It is clear now that the Centre has dropped all arguments for “public good” when it comes to mass surveillance measures. Two recent developments illustrate this. A report by the Indian Express said the government had been asking telecommunication companies for the call data records of all users in certain pockets of the country on certain days. Another investigative series by the HuffPost India shows how the Centre is planning a National Social Registry, a “360 degree database” to track the lives of all Indians.

Neither measure seems to be backed by law or follow due process. As the government pushed forward with them in stealth, it dispensed with the usual justifications for mass surveillance that violates privacy guidelines set down by the Supreme Court – national security or the targeted delivery of goods and services.

Mass requests for call data records were sought in January and February. In a letter to the telecom department, mobile service providers noted that no reason had been offered for requesting such great amounts of data. They also violate the procedure for call requests laid down in 2013, after a snooping scandal shook the government.
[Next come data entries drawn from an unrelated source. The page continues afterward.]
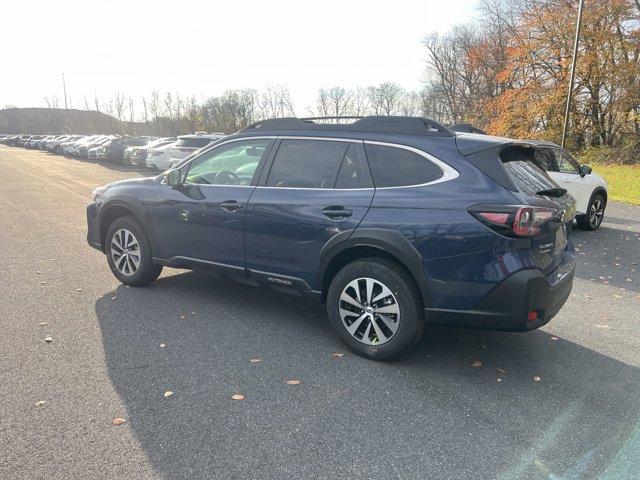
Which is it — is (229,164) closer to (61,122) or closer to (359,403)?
(359,403)

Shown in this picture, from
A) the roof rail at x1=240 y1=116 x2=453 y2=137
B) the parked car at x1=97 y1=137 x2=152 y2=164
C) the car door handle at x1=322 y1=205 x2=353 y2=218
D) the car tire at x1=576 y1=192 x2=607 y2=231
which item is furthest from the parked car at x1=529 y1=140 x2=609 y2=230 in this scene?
the parked car at x1=97 y1=137 x2=152 y2=164

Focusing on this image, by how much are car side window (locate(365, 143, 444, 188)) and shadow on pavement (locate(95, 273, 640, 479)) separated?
54.9 inches

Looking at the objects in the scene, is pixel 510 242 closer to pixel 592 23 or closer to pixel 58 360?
pixel 58 360

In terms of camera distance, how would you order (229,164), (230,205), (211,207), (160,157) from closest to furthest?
1. (230,205)
2. (211,207)
3. (229,164)
4. (160,157)

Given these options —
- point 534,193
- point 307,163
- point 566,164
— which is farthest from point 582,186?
point 307,163

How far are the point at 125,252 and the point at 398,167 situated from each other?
3.33 meters

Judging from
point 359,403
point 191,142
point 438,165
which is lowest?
point 359,403

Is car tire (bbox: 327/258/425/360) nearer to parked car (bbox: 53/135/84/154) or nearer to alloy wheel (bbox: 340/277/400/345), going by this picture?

The social registry seems to have flowed from a project to update the 2011 Socio-Economic Caste Census. An exercise to create a database that was updated in real time so that pro-poor government schemes reached the right beneficiaries seems to have mutated into the stuff of science fiction. It will be “an all-encompassing, auto-updating, searchable database to track every aspect of the lives of each of India’s over 1.2 billion residents”, says the report.

It dispenses with the anonymity that enumerating exercises like the Census must adhere to. Aadhaar numbers will be used to integrate information on religion,caste, income, property, marital status, education, family. In order to enable this, the Unique Identification Authority of India proposes to tweak the Aadhaar rules. That would effectively nullify the privacy safeguards put in by the 2018 Supreme Court judgment.

Both measures – the request for call data records and the creation of a social registry – seem to intersect with the government’s citizenship project. The call data requests were made during the two months that protests against the new Citizenship Amendment Act and a proposed National Register of Citizens raged across the country. The protests had stemmed from the fact that the law and the register projected an exclusionary idea of Indian citizenship, that they could be used to harass minorities that the state did not favour. The government has since back-pedalled on its vow to compile the NRC, the stated aim of which was to weed out so-called infiltrators or foreigners from the citizenry. But the social registry raises fears that the government may use the data to construct categories of citizens and non-citizens.

The two latest developments add to a growing body of evidence that India is following the trajectory of a surveillance state. First, data collection for surveillance is legitimised by an acceptable public goal. Second, the encroachment of the state into private lives is routinised and insidious, so people do not even notice it. Finally, when the state has enough data, it uses the minutiae to discriminate against or coerce specific individuals or groups – those who dissent, for instance, or those who do not fit the government’s template for a good citizen. It is a truism that needs to be repeated: such a state does not exist for the welfare of its citizens but for the exercise of its own power.